| Problem description |
In the post on marketing and networking, how many hits each month is AllBusiness.com said to get?

| Source passage |
▼

Let's get creative in leveraging on each other's talents and skills
The bad stuff: I've wasted a fair amount of marketing dollars in the last eight months on advertising that didn't work. Besides my web-site and web store, I have a Linked-In account, a page on Facebook, a Twitter address, and now a Biznik account. I don't know how to take advantage of these resources or what role they should play in my marketing strategy. Everyone is an expert when it comes to spending your money on their product or service but nobody will lose except you if their solution doesn't work for you.
I've just convinced myself to start a group. Come join me.
The good stuff: As a result of my Austin QuickBooks Users group on meetup.com I met a successful financing expert and blogger. Sam recommended me as a QuickBooks expert to have a blog on AllBusiness.com, a D&B site that I am told gets 9 million hits each month. I joined Sam's meetup group and met Mike Romanies, a marketing expert whose coaching has led to my getting a discount coupon inserted into every QuickBooks box sold in the UT computer store and I will know next week if I will be conducting education classes for UT and approved to teach accredited CPE classes to local CPAs. NETWORKING WORKS!
I recently attended a four hour seminar by a speaker for LIN Interactive, whose site, LIN New Media, gets 60 million new visitors a month. The seminar was sponsored by KXAN to promote the sale of banners on their web-site. I got more information in four hours about what works and doesn't work in today's business climate and realized my ignorance was costing me time and money.

▲

| Information shown |

▼

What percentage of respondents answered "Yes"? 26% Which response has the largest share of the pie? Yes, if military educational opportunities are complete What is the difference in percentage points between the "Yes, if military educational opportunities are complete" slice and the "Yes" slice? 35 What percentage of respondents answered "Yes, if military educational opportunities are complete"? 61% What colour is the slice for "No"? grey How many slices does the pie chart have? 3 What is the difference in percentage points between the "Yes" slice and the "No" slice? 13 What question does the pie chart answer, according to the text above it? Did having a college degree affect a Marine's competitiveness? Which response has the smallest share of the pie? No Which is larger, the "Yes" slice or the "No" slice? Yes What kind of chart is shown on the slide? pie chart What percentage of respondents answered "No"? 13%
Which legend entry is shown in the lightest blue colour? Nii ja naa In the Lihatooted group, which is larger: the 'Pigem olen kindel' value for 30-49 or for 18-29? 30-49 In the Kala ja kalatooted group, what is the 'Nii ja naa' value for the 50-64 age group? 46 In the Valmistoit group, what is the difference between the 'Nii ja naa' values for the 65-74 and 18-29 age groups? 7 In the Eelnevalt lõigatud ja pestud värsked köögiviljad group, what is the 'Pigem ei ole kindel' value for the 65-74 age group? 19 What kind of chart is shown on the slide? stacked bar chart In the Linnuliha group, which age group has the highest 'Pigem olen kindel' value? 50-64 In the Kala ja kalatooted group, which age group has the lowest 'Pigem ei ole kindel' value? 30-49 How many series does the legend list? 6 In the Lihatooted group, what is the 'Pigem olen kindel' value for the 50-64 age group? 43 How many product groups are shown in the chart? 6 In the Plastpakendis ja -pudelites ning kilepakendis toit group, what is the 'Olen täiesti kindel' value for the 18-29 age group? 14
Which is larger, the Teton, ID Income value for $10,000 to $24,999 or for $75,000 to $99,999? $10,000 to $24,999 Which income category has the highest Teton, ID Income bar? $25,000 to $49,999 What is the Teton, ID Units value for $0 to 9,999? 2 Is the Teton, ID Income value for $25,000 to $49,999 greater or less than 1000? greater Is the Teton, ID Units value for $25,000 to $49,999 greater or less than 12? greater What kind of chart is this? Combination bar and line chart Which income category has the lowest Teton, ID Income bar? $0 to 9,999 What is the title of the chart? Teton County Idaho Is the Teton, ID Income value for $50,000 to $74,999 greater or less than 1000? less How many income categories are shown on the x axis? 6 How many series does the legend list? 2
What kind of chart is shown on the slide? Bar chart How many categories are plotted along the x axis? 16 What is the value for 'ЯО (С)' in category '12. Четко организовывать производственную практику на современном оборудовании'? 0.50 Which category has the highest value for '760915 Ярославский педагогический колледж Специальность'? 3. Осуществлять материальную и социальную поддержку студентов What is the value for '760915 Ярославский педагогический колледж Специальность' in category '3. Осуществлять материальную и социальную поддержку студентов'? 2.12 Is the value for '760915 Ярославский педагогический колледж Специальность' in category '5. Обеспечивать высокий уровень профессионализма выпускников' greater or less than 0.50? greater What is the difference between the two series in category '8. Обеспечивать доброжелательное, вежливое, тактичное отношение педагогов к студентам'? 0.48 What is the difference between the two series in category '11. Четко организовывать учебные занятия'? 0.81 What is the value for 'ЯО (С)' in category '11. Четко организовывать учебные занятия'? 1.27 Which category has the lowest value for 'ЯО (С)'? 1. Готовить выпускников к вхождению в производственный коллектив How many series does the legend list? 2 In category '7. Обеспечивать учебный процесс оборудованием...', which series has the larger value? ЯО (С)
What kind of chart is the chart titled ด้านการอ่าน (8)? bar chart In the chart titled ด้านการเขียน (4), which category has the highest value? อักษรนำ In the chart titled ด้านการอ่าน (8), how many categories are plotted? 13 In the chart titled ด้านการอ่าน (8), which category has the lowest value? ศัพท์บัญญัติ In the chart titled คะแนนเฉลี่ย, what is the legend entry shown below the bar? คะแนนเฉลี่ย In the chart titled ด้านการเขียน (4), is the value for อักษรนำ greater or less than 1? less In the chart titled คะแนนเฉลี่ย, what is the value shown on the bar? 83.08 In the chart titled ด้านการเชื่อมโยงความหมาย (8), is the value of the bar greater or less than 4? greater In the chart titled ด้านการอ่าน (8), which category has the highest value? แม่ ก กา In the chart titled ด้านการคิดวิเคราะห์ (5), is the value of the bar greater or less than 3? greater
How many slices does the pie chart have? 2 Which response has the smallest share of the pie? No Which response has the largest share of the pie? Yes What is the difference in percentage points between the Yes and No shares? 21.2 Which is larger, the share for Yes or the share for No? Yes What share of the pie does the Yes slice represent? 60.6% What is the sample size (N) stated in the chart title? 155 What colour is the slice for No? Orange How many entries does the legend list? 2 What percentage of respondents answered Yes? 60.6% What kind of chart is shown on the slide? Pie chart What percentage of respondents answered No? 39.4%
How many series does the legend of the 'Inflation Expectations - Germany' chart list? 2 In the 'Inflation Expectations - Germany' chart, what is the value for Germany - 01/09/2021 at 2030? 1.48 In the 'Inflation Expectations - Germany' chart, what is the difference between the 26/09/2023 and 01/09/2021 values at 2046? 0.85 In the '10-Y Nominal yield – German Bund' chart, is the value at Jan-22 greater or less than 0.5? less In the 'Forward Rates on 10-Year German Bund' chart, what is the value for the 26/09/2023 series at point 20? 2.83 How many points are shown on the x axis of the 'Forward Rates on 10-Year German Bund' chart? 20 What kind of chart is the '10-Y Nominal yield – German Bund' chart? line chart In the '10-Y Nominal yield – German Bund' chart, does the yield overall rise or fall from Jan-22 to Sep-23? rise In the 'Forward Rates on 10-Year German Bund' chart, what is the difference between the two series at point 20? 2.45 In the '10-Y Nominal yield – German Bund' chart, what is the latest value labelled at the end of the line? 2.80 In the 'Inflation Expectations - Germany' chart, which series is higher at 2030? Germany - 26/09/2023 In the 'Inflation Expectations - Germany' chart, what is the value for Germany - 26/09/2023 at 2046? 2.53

▲

| Solution |
9 million hits each month.